Mis anotaciones pictóricas no se reducen a ese único paraje. Me he
desplazado sistemáticamente, desde la infancia, por un circuito que se
convirtió para mí en la narración de un paisaje.
Toda la zona de Piedra Blanca, que incluye una reserva de árboles
y acequia, la plaza de los juegos y el escenario, la antigua entrada del arroyo
y el sector de los troncos caídos que aún florecen, es la principal referencia
de mis reiterados recorridos.
Soy consciente, a mí manera, que el sólo efecto de un artilugio
visual hace de un sitio un paisaje. Da lo mismo aquí o allá, las montañas o la
ciudad, las autopistas o los mares; lo que define un lugar es siempre un
pensamiento encarnado en un sujeto.
Sin embargo, he logrado descifrar que hay algo indescriptible, del
orden del misterio, que puede encontrarse en la insistencia de lo mismo. A
veces, la cualidad metafísica extinta de las cosas encuentra una resistencia
fantasmagórica en la obstinada intensión del sujeto, el afuera se revela y
aparece como un simple estar ahí.
Cuando realizaba mis pinturas de frondosos árboles o de antiguos
troncos y rocas, esperaba captar esa frágil evidencia del mundo, advertida por
el color antes que por la reflexión.
Una siesta en la plazoleta, descubrí entre los matorrales de un
arbusto un monumento inconcluso. Una construcción maciza de piedras grises esperaba
la llegada de un héroe en ese Olimpo marginal.
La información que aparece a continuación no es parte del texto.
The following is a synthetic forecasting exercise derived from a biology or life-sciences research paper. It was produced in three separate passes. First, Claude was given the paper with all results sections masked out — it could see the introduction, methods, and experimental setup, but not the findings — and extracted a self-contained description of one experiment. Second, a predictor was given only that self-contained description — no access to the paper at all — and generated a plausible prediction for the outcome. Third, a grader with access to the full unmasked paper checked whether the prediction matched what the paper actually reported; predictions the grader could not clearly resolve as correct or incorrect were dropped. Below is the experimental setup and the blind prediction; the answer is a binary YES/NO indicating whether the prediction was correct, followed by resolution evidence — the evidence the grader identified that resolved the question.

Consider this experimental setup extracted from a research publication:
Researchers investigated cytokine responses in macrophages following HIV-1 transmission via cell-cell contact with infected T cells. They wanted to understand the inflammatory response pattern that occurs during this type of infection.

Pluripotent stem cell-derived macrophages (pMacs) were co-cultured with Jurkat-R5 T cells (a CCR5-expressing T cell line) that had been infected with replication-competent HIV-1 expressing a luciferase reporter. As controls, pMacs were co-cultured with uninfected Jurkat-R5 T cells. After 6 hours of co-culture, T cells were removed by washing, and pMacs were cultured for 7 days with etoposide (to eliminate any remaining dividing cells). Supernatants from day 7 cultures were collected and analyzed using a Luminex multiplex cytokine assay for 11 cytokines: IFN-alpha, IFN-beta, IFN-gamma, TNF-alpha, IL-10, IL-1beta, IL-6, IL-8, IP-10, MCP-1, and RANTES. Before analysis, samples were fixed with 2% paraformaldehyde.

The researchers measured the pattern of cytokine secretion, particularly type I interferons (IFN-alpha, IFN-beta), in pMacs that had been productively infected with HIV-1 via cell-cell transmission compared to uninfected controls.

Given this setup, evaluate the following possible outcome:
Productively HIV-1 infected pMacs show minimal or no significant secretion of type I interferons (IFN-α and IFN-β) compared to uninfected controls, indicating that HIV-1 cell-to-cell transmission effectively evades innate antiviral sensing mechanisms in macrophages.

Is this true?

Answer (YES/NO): NO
Así fue que, me instalé con mis
acuarelas, y con precisión arquitectónica tracé la pilastra y sobre ella el
rostro de mi propio cuerpo.
Sin advertirlo, simultáneamente, mientras los colores aguados de
mis pinturas llenaban el espacio de la hoja, una imagen idéntica a mí aparecía
sobre el pedestal abandonando, ocupando un sitio entre las plantas verdes.